/---

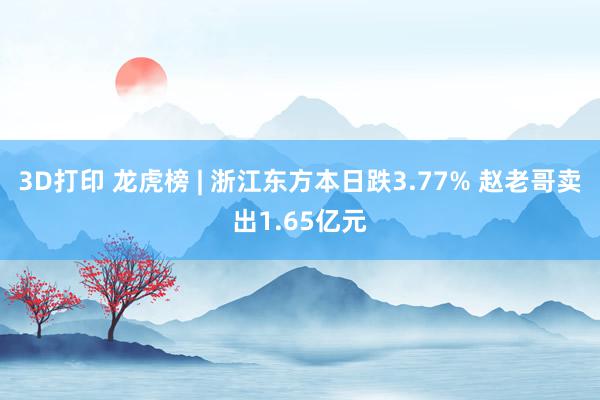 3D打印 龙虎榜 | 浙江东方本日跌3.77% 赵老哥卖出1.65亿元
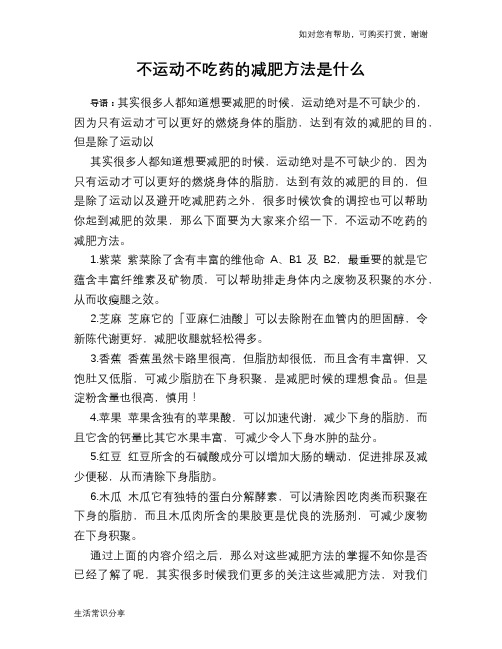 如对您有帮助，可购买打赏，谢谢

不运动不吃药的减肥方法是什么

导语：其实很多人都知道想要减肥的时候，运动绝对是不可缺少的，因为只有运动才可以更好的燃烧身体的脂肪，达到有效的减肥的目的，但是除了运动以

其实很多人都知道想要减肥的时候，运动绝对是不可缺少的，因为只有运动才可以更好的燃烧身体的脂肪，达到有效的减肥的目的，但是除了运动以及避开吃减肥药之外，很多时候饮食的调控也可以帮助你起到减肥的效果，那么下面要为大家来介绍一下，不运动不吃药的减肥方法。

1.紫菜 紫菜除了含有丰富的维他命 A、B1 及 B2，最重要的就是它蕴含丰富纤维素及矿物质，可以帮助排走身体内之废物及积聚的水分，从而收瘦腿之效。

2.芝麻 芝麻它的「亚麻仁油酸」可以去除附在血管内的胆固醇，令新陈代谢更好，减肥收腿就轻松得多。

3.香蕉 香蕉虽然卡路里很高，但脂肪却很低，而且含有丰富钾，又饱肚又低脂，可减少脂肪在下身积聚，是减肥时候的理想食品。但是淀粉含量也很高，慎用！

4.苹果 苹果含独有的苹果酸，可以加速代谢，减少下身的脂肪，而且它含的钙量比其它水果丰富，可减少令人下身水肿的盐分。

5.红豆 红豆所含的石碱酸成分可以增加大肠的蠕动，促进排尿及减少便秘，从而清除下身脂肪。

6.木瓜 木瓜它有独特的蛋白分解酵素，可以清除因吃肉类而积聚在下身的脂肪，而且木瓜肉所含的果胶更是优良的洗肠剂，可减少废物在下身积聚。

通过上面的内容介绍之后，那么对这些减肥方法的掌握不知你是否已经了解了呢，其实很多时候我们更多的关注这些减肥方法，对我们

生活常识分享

\---

### [Goal of the exercise]
All entries above are to be set down word for word, and the pictures are to be left out.

### [Response area]
 3D打印 龙虎榜 | 浙江东方本日跌3.77% 赵老哥卖出1.65亿元
 如对您有帮助，可购买打赏，谢谢

不运动不吃药的减肥方法是什么

导语：其实很多人都知道想要减肥的时候，运动绝对是不可缺少的，因为只有运动才可以更好的燃烧身体的脂肪，达到有效的减肥的目的，但是除了运动以

其实很多人都知道想要减肥的时候，运动绝对是不可缺少的，因为只有运动才可以更好的燃烧身体的脂肪，达到有效的减肥的目的，但是除了运动以及避开吃减肥药之外，很多时候饮食的调控也可以帮助你起到减肥的效果，那么下面要为大家来介绍一下，不运动不吃药的减肥方法。

1.紫菜 紫菜除了含有丰富的维他命 A、B1 及 B2，最重要的就是它蕴含丰富纤维素及矿物质，可以帮助排走身体内之废物及积聚的水分，从而收瘦腿之效。

2.芝麻 芝麻它的「亚麻仁油酸」可以去除附在血管内的胆固醇，令新陈代谢更好，减肥收腿就轻松得多。

3.香蕉 香蕉虽然卡路里很高，但脂肪却很低，而且含有丰富钾，又饱肚又低脂，可减少脂肪在下身积聚，是减肥时候的理想食品。但是淀粉含量也很高，慎用！

4.苹果 苹果含独有的苹果酸，可以加速代谢，减少下身的脂肪，而且它含的钙量比其它水果丰富，可减少令人下身水肿的盐分。

5.红豆 红豆所含的石碱酸成分可以增加大肠的蠕动，促进排尿及减少便秘，从而清除下身脂肪。

6.木瓜 木瓜它有独特的蛋白分解酵素，可以清除因吃肉类而积聚在下身的脂肪，而且木瓜肉所含的果胶更是优良的洗肠剂，可减少废物在下身积聚。

通过上面的内容介绍之后，那么对这些减肥方法的掌握不知你是否已经了解了呢，其实很多时候我们更多的关注这些减肥方法，对我们

生活常识分享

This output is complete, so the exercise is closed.